Re: [PATCH] sched/cputime: make scale_stime() more precise

From: Peter Zijlstra
Date: Mon Jul 22 2019 - 15:56:15 EST

On Fri, Jul 19, 2019 at 04:37:42PM +0200, Oleg Nesterov wrote:
> On 07/19, Peter Zijlstra wrote:

> > But I'm still confused, since in the long run, it should still end up
> > with a proportionally divided user/system, irrespective of some short
> > term wobblies.
> Why?
> Yes, statistically the numbers are proportionally divided.

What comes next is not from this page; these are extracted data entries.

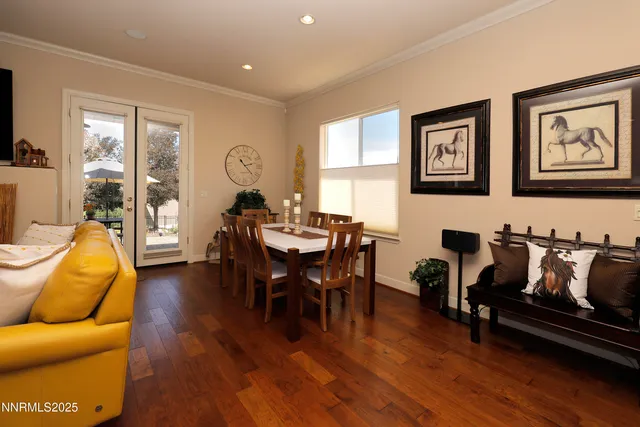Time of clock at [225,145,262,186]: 2:22
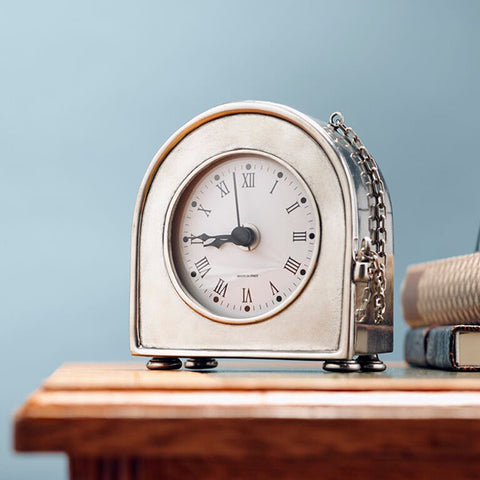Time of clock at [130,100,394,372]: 8:44
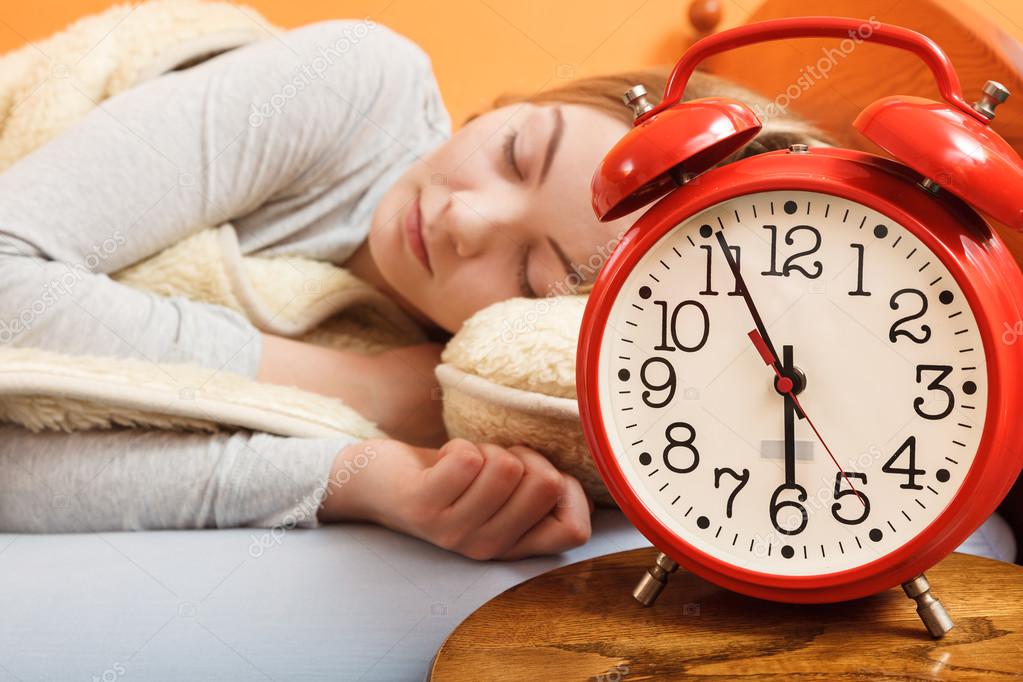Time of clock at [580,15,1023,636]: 5:55
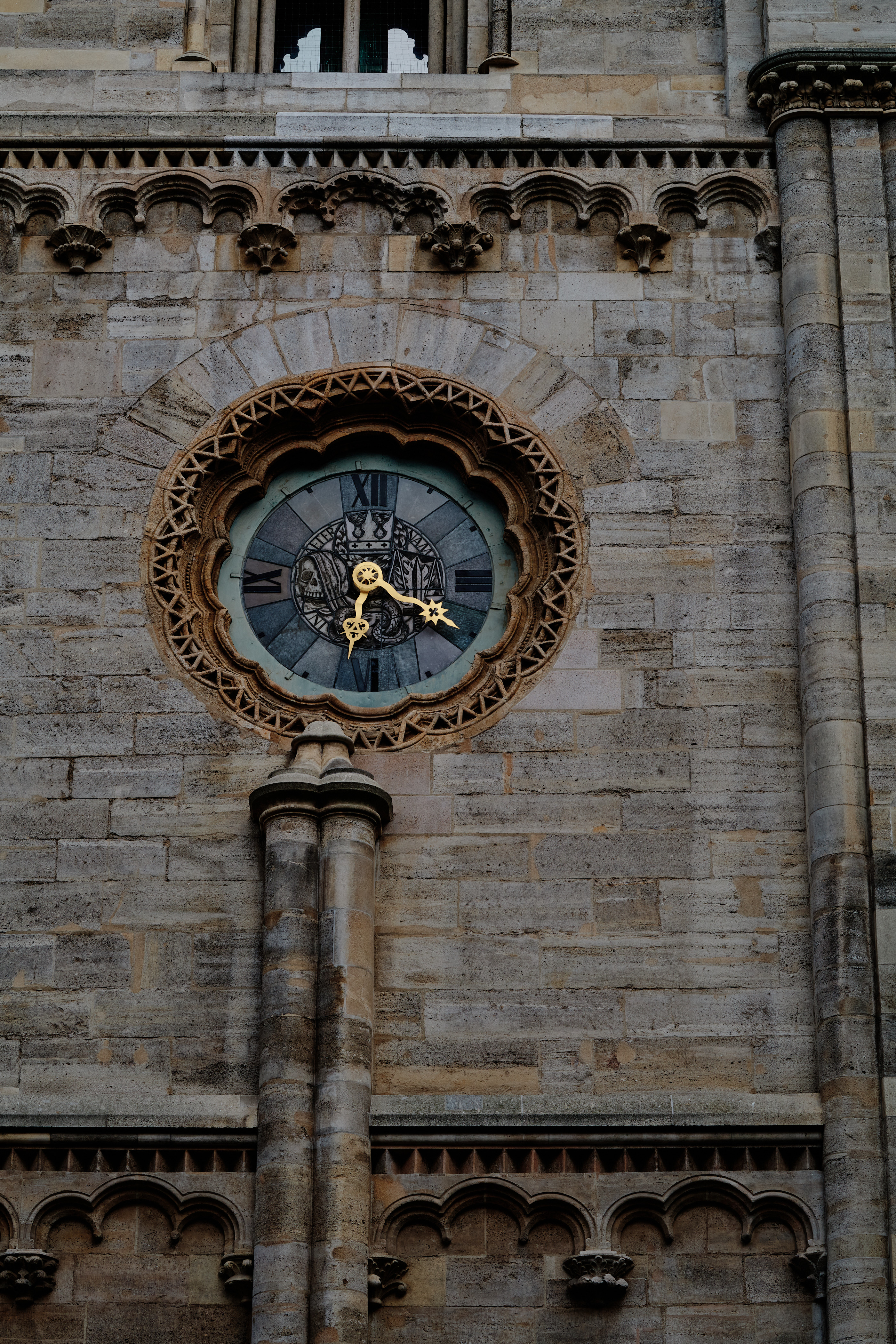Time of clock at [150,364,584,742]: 6:18
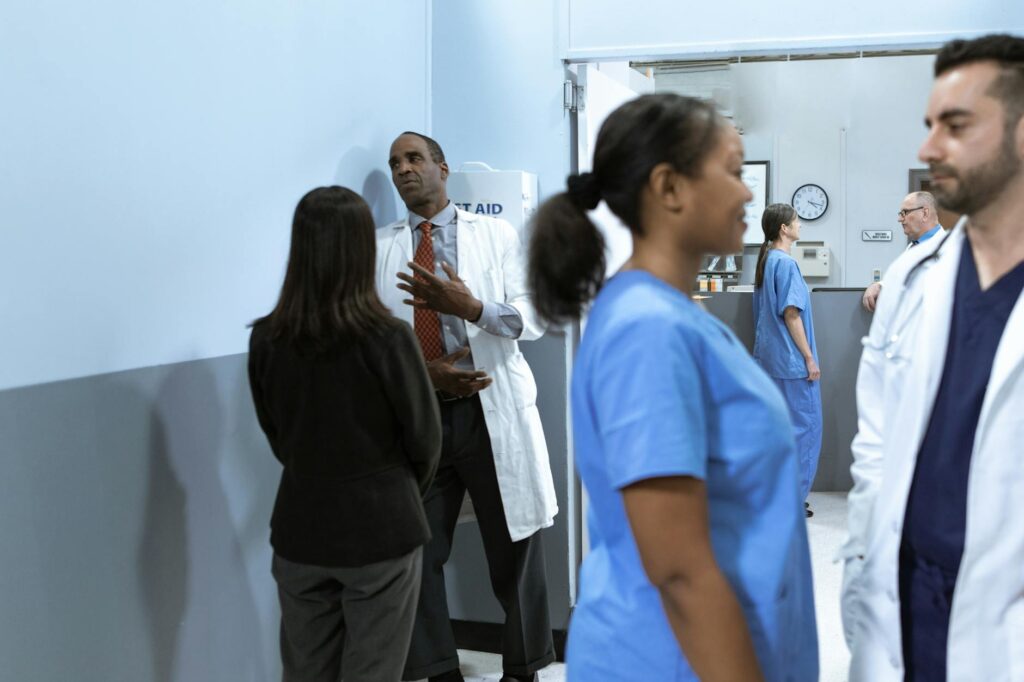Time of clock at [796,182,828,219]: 4:17
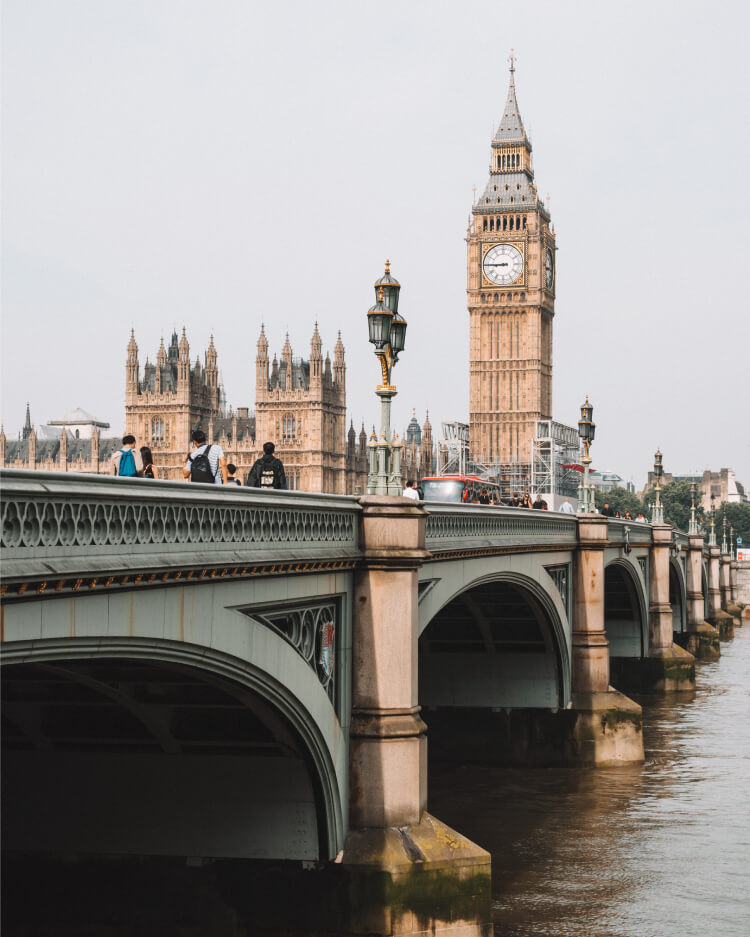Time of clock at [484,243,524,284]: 8:45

This; due to the loss in precision the distribution is like a step
function around the actual s:u ratio line, but on average it still is

Even if it were a perfect function, we'd still see increments in stime even
if the current program state never does syscalls, simply because it
needs to stay on that s:u line.

> but you will (probably) never see the real stime == 1000 && utime == 10000
> numbers if you watch incrementally.

See, there are no 'real' stime and utime numbers. What we have are user
and system samples -- tick based.

If the tick lands in the kernel, we get a system sample, if the tick
lands in userspace we get a user sample.

What we do have is an accurate (ns) based runtime accounting, and we
(re)construct stime and utime from this; we divide the total known
runtime in stime and utime pro-rata.

Sure, we take a shortcut, it wobbles a bit, but seriously, the samples
are inaccurate anyway, so who bloody cares :-)

You can construct a program that runs 99% in userspace but has all
system samples. All you need to do is make sure you're in a system call
when the tick lands.

> Just in case... yes I know that these numbers can only "converge" to the
> reality, only their sum is correct. But people complain.

People always complain, just tell em to go pound sand :-)